I Wish Someone Would Invent: A Decent E-Economy
Have you ever thought about an invention that maybe YOU can't make, but it sure would be nice if someone else did?
No, I didn't stutter, I wish someone would invent a decent e-economy. That is, a way to buy and sell information on the internet that doesn't involve any physical media for a decent price. It's not too bad at the moment. iTunes is as good a way of buying music as any, I guess. It's better for TV shows and movies. I mean, a 48-minute TV show costs $1.99. A 3-minute song costs $.99. Come on! I don't blame Apple-- I know that the music industry has given them weird mandates that they can't really get around at the moment. But the problem with the e-economy as it exists now is that things cost way too much considering how little things cost to distribute and package as opposed to their real-world counterparts. But more to the point, it's too expensive considering how much people want to pay.
We've gotten past all serious talk of micropayments, apparently, especially with Bitpass going under. Bitpass was the first real payment system that allowed vendors to charge small amounts-- as small as a dime-- and they sold Scott McCloud's The Right Number for a quarter per chapter. The Right Number had chapters of about, say, 100 panels each: approximately what you'd have in a regular comic. I jumped at that because I'd been waiting for more McCloud stuff, and I was eager to see his philosophy jump to the mainstream-- the philosophy that large amounts of information should cost small amounts of money. But my thought was that it was a little expensive. It sounds strange to say, since obviously 25 cents is a very small amount of money, but really, 100 panels of free comics online is not exactly a rarity. Far Arden, just to choose an example. So I got it, and it was good (so far-- there's a third chapter that hasn't been done yet), but nothing about the transaction struck me as anything other than proof of concept.

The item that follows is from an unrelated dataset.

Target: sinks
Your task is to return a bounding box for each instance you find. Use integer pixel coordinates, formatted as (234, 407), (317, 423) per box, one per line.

I had some extra money on my BitPass account after that purchase, so I looked around for some other vendors that accepted it. One that interested me was called Dime Novels. A novel for a dime? Wonderful! I'll take it! But the thing was-- they weren't novels. They weren't even novellas. They were about ten pages long. With all the free stuff online and all the great content that people are putting up just for the heck of it, these were a total ripoff. If someone put up a hundred-page novel and charged a quarter for it, I'd get it just to see what it was about. I might not even read the whole thing if it wasn't that great, but I'd never feel like I'd wasted my money. The problem with these products is basically that they failed the sniff test. Does something seem like a great deal? Then people will buy it. Does it seem like it's barely worth it? They won't. 25 cents for a Scott McCloud comic is worth doing once or twice, but I'd start to feel like I was just throwing money away after a half-dozen, even if it wasn't that much money.
A lot of the talk about micropayments was about things like charging a tenth of a cent for a daily comic strip, but to me, that sort of thing just sounded like it would make a good portion of the web a giant pain in the neck. I liked the idea of charging a quarter for a LOT of content, rather than an infinitesimal amount of money for five seconds of entertainment.
Some people bristle at the idea of paying anything for content on the web, and I certainly understand that. There is the feeling that nothing is free anymore, and that browsing anything is a commitment. But I think that if vendors understand that they are competing with huge amounts of quality free material, they would quickly price themselves at a reasonable rate. Little things, like daily strips, would not last long as a paid commodity. But five years of that comic strip in a convenient file format for a quarter sounds like a pretty good deal. The money spent would simply be a small fee for not having to search the whole internet with a peer to peer client.
There are a lot of things to be had online that are not 100% legit that, if they were packaged inexpensively, and I mean REALLY INEXPENSIVELY, could be sold by the creators and copyright holders. One hundred issues of old X-Men comics in pdf format? One dollar. Fifty old-school arcade game ROMs? Five cents. All the Philip Marlowe radio dramas? Buck fifty. A Doc Savage novel? A dime.
It would take some experimenting to find that sweet spot where you're not just giving it away, and still attracting customers, and one might have to find some solutions for bandwidth (like BitTorrent), but isn't that the purpose of an economy? If those things are so readily available for so little money, who (in large numbers) would look for them illegally, except out of sheer cussedness? And (particularly in the examples I've given) if the material is old and out of print, there is little to keep publishers from putting it out there. In most cases they're not making money off it anyway.
Online payment systems, like PayPal, shouldn't have any barriers to transferring small amounts of money from one PayPal account to another-- it's just moving bits-- and charging a small percentage of the price as a transaction fee.
I mean, think about it. What are some big things you'd pay a dollar for?